··· Records to use

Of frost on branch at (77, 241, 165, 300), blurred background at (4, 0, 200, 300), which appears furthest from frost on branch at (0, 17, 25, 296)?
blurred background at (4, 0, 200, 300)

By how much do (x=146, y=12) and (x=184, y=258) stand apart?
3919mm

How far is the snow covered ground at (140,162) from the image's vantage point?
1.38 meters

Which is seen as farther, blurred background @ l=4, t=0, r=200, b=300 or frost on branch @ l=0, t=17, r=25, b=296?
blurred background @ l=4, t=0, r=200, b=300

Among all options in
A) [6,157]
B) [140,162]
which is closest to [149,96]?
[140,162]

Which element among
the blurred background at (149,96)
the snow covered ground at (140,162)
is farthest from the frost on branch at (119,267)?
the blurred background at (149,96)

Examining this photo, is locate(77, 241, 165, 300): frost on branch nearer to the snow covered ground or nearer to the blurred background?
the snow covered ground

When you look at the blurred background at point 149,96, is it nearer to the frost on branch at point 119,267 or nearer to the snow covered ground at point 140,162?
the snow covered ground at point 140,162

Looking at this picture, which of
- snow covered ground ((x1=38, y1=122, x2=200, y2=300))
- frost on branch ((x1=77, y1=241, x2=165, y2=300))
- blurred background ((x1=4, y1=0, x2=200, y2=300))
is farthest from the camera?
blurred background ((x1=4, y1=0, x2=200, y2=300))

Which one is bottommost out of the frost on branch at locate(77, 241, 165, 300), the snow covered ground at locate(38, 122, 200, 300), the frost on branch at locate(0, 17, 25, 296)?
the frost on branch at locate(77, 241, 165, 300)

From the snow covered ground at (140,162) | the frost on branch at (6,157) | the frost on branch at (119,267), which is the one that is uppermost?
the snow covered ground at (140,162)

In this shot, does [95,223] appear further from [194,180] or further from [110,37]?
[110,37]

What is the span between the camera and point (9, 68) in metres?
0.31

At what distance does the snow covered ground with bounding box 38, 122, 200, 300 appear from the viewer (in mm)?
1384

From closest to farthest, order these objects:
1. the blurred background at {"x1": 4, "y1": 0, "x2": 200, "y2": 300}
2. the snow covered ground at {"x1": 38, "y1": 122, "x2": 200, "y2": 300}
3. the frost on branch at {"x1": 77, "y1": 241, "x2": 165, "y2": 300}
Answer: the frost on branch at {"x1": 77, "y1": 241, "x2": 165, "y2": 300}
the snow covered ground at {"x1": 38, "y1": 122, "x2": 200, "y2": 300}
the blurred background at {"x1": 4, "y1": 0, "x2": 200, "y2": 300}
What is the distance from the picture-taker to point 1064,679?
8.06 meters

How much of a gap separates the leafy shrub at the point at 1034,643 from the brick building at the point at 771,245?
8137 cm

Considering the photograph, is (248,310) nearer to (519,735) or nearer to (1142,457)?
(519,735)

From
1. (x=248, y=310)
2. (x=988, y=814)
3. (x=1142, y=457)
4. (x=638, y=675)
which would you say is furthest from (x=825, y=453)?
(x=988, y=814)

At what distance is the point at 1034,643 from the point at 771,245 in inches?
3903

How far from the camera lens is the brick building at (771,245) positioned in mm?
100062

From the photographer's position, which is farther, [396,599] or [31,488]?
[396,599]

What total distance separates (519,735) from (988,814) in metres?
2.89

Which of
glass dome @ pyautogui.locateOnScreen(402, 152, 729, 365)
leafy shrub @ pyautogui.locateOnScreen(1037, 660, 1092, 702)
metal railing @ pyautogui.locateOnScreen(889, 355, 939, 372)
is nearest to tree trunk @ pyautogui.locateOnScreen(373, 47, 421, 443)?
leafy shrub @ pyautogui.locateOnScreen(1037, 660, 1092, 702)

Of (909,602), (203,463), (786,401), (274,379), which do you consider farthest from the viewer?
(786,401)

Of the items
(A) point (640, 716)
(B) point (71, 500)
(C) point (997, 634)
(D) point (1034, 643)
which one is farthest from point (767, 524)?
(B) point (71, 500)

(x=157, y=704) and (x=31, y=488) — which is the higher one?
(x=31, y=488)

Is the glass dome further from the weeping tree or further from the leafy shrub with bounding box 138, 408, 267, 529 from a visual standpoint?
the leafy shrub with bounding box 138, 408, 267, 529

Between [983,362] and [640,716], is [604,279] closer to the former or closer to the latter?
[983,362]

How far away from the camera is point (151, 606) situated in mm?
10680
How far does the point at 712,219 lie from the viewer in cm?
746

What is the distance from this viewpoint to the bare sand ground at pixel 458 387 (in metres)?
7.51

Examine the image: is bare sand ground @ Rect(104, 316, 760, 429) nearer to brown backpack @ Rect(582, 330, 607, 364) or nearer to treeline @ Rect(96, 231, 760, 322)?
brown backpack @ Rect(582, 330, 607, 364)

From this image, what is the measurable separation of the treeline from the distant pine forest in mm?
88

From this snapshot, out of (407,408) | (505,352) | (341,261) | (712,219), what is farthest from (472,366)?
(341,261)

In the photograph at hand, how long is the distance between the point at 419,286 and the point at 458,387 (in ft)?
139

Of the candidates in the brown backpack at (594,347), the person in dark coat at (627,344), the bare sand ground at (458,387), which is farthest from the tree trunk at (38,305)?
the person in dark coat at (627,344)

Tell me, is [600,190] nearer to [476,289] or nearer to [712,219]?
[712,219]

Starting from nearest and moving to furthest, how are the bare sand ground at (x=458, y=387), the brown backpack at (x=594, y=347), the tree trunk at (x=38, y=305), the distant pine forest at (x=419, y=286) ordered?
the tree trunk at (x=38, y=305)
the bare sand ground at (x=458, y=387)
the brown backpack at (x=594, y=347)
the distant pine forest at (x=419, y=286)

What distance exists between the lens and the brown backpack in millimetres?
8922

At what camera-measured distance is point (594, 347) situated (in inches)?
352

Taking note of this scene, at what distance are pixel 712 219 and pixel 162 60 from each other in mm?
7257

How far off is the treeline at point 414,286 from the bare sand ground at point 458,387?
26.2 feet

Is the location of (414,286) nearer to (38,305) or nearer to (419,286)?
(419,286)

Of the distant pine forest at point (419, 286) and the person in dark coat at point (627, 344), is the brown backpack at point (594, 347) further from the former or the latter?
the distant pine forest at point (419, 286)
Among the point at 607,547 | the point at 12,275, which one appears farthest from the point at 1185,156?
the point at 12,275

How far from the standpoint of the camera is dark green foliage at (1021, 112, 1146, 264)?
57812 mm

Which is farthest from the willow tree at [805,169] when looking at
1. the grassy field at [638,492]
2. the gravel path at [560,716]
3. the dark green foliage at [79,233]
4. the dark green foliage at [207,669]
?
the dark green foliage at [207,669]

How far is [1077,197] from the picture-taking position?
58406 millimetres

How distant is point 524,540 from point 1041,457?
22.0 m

······

Given instruction: Rewrite the data as a numbered list, starting at the line that contains "How far from the standpoint" and ending at the last line of the data, with blank lines omitted.

Output of the task:
1. How far from the standpoint of the camera is dark green foliage at (1021, 112, 1146, 264)?
2. 57812 mm
3. Which is farthest from the willow tree at [805,169] when looking at
4. 1. the grassy field at [638,492]
5. 2. the gravel path at [560,716]
6. 3. the dark green foliage at [79,233]
7. 4. the dark green foliage at [207,669]
8. ?
9. the dark green foliage at [207,669]
10. How far is [1077,197] from the picture-taking position?
11. 58406 millimetres
12. How distant is point 524,540 from point 1041,457?
13. 22.0 m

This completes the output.